Most Kiwis are shocked when they go overseas and discover butter is a white, tasteless fat rather than the characteristic yellow hue we find here. That difference comes because American and European cows are fed grain. Grass-fed milk contains more fat-soluble vitamins and antioxidants, which give our butter its sunny colour. It also contains more beneficial fats such as Omega 3 (which come from grass) and five times the amount of conjugated linoleic acid. Contrast this with PKE-fed milk, which is instead rich in palmitic acid (regarded as one of the worst kinds of saturated fat) and palmitelaidic trans fats, which may increase the risk of heart attacks.
In short, the profile of fats in our meat and milk can be completely different depending on what our cattle eat. As we understand these different fats better, it seems that cattle are built to deal with a diet of grass, and when we force-feed them other things there are subtle, unexpected and at times dangerous side effects both for them and, more particularly, for us.

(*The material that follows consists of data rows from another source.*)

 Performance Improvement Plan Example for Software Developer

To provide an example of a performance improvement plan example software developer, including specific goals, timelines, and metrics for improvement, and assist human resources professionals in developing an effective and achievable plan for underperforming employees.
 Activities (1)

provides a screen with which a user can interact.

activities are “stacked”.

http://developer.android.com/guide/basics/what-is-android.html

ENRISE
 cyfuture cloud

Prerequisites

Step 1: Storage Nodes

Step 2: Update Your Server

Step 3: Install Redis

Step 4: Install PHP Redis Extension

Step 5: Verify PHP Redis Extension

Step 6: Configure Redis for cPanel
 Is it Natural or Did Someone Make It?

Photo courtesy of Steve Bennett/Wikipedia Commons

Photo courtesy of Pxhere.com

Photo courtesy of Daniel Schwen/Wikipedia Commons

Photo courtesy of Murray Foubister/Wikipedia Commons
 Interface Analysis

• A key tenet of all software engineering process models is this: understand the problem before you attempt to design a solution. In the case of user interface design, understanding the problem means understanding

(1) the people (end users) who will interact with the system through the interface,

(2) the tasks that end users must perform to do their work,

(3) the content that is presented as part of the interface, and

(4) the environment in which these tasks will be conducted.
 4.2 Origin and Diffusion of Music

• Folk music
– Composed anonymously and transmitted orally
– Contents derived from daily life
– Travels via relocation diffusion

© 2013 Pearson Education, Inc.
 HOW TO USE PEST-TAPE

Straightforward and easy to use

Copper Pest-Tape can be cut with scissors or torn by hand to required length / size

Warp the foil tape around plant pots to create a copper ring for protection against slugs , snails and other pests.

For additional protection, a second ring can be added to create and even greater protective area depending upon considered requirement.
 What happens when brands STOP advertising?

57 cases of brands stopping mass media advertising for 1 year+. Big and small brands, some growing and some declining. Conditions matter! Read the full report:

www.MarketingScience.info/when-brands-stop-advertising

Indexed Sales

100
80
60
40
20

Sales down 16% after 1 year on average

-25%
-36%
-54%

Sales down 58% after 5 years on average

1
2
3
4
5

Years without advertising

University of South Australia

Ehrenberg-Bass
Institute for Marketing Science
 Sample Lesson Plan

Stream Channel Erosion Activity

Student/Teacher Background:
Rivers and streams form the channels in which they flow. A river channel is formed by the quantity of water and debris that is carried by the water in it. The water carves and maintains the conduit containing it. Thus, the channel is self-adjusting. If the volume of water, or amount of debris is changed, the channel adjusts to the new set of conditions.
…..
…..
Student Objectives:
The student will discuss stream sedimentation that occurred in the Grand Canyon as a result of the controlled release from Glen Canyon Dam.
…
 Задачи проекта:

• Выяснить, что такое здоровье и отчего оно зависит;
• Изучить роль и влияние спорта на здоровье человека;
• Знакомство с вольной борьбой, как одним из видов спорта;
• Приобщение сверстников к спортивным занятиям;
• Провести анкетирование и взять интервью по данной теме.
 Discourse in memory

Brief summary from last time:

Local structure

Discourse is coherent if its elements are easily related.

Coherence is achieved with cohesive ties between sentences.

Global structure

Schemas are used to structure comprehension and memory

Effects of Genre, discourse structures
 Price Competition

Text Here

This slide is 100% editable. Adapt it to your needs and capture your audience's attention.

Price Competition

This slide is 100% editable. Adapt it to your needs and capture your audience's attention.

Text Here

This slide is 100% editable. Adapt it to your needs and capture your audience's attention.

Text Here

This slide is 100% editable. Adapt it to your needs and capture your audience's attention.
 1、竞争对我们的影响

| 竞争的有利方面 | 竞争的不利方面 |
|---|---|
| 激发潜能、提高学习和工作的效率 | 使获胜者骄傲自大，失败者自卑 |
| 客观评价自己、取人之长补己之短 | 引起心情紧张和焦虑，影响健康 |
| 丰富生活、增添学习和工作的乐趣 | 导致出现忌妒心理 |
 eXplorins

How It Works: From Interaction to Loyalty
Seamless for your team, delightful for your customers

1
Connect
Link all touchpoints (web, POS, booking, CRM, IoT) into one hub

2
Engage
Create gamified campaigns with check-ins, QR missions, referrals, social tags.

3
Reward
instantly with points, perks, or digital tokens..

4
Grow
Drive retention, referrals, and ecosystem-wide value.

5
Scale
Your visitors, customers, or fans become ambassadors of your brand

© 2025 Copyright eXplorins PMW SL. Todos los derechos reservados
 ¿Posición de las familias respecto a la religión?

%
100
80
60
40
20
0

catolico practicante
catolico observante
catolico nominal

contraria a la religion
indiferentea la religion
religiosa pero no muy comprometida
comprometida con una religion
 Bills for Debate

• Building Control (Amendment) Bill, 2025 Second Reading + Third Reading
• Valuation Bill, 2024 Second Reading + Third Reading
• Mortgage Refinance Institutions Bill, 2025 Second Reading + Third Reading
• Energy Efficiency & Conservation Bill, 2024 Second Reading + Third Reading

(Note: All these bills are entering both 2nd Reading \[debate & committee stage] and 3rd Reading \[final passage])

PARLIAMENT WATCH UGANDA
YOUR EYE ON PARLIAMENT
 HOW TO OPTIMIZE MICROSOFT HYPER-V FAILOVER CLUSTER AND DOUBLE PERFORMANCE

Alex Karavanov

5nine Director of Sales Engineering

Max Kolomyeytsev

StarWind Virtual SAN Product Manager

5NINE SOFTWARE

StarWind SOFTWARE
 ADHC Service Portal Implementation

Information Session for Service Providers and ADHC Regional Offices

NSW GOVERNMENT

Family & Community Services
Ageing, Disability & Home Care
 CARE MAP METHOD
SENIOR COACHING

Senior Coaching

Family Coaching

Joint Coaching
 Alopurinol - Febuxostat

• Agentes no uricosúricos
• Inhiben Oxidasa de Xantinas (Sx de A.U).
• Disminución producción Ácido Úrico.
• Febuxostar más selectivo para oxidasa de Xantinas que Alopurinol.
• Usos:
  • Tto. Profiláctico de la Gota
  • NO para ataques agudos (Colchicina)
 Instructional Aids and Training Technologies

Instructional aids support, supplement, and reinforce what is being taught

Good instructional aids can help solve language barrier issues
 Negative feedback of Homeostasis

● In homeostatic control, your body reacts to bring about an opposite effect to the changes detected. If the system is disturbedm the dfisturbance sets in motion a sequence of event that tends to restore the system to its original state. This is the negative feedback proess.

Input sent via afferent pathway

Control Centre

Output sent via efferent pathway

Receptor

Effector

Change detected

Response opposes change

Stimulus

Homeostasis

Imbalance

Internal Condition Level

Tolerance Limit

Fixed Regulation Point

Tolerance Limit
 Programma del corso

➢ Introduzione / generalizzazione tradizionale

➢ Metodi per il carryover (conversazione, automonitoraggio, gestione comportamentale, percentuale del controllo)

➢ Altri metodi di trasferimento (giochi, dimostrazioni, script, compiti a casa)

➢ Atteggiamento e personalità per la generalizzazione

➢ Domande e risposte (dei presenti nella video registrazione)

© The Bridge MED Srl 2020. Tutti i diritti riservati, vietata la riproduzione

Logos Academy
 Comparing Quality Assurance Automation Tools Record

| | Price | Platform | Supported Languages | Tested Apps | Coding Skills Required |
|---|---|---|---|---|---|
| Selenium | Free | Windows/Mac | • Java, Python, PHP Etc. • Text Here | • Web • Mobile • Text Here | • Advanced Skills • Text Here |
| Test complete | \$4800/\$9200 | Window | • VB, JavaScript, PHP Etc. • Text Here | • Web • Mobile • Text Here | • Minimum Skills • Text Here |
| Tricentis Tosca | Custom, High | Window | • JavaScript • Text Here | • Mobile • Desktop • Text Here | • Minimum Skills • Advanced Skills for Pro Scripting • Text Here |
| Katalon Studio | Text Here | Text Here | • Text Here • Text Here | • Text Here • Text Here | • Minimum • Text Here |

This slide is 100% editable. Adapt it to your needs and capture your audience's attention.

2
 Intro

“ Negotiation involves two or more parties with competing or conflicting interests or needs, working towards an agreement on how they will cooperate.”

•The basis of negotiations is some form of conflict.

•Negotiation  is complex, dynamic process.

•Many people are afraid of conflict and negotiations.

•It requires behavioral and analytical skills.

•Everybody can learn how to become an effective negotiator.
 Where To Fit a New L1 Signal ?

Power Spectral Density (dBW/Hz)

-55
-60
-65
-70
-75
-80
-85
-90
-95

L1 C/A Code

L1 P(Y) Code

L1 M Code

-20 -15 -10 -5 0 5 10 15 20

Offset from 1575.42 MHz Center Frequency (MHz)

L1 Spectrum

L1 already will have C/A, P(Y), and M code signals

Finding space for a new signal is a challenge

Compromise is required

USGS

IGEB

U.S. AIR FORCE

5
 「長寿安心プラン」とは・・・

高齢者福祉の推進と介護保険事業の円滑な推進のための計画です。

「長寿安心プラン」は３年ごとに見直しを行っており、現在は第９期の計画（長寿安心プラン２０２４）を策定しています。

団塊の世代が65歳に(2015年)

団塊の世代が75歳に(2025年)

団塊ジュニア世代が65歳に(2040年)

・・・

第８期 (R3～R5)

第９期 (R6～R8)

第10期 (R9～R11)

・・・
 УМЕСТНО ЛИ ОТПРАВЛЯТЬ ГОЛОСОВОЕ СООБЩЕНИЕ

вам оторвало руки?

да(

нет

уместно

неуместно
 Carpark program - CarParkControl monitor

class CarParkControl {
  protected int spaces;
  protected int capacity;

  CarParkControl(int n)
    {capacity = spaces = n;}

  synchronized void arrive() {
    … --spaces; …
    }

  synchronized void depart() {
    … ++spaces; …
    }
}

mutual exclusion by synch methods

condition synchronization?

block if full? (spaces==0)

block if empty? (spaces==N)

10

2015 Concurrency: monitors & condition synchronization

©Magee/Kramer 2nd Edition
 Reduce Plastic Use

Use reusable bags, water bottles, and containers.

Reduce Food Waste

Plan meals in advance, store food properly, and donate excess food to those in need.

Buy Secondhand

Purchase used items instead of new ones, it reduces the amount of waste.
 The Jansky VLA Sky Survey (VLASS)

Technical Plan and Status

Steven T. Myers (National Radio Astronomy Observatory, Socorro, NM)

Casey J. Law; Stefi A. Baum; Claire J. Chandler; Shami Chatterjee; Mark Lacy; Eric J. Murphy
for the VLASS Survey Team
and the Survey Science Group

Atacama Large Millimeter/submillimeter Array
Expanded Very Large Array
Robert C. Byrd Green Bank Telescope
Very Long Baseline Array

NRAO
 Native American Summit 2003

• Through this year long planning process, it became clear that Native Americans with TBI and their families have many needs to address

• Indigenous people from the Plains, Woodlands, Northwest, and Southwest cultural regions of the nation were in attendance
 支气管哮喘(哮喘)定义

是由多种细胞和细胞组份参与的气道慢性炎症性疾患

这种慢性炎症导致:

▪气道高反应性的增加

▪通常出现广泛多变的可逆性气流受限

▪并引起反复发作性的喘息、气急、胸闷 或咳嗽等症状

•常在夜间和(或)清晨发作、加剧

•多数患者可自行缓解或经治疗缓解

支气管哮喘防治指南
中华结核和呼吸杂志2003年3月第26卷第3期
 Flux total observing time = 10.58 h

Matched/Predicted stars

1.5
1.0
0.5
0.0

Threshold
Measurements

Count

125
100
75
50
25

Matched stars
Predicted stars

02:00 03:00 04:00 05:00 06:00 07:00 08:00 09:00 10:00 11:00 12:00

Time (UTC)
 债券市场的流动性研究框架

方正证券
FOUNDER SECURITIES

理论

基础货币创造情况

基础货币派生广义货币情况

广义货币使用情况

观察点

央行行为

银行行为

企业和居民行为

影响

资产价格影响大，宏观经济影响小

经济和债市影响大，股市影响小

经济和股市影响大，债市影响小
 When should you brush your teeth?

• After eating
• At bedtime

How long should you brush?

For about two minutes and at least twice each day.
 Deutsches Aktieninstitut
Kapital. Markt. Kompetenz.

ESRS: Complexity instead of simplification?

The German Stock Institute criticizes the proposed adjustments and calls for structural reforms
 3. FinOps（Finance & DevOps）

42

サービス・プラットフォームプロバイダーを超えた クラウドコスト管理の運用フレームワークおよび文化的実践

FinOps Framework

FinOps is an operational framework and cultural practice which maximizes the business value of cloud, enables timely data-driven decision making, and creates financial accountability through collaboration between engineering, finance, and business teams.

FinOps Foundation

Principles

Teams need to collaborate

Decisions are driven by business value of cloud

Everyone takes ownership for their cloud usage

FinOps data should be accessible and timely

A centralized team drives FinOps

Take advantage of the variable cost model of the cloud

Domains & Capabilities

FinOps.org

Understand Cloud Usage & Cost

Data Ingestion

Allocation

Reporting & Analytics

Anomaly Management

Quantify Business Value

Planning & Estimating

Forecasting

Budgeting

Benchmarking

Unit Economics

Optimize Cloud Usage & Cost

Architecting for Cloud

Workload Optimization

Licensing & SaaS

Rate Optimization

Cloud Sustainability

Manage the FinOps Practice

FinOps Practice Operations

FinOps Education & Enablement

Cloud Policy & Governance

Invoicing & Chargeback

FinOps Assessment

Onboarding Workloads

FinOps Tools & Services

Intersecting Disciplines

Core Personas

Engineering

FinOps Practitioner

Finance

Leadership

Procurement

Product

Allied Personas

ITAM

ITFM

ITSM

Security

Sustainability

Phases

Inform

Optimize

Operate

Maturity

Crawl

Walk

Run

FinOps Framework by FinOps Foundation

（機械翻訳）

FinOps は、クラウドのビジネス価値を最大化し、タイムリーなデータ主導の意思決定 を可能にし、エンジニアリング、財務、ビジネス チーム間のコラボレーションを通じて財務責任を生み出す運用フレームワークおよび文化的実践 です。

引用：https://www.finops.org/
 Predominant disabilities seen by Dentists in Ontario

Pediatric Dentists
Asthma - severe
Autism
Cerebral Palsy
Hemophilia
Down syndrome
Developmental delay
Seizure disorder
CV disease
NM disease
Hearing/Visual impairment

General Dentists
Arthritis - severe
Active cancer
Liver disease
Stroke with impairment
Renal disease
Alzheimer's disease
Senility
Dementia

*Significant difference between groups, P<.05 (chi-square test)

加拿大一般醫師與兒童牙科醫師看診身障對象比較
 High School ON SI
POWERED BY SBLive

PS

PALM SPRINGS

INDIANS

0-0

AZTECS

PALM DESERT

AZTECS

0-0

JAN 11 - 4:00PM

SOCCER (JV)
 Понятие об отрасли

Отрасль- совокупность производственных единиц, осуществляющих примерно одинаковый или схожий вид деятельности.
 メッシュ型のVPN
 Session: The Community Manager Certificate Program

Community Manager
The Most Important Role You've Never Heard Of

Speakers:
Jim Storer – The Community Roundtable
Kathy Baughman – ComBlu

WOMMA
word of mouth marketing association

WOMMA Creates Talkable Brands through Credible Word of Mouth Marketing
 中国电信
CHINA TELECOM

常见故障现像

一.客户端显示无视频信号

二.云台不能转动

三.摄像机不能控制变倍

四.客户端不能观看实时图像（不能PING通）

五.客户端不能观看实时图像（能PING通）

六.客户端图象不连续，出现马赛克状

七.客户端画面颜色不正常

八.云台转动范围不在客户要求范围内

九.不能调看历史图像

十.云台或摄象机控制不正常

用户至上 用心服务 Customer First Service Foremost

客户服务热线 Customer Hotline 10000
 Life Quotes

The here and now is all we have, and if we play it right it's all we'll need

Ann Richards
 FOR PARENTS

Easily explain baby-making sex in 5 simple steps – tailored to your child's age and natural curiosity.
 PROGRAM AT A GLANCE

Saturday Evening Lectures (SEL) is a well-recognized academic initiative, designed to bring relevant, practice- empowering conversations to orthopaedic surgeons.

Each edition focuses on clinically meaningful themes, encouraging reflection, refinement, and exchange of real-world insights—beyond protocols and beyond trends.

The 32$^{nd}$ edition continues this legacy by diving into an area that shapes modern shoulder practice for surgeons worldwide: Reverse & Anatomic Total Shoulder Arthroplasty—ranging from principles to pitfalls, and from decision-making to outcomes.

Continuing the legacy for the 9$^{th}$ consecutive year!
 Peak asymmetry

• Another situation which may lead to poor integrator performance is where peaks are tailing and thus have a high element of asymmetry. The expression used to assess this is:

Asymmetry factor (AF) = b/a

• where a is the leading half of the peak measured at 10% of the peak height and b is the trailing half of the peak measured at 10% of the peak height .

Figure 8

Supplementary feed is all very well during times like this year’s drought, but the more cows you have the greater the risk you will have to use it. Our calculations suggest that by 2011, PKE use had grown to make up about 7 per cent of what our cows eat.
The industry argues that it can’t get a price premium for quality, so to maximise profits all it can do is churn out more milk (i.e. sacks of powder). Well we have news for them. A dairy farm Gareth is involved with in Brazil uses Kiwi ingenuity to deliver high-quality dairy products from pasture fed dairy herds. They get a 15 per cent premium in the local market – the only firm there that does so. The future of New Zealand’s dairy industry should lie in quality, not quantity.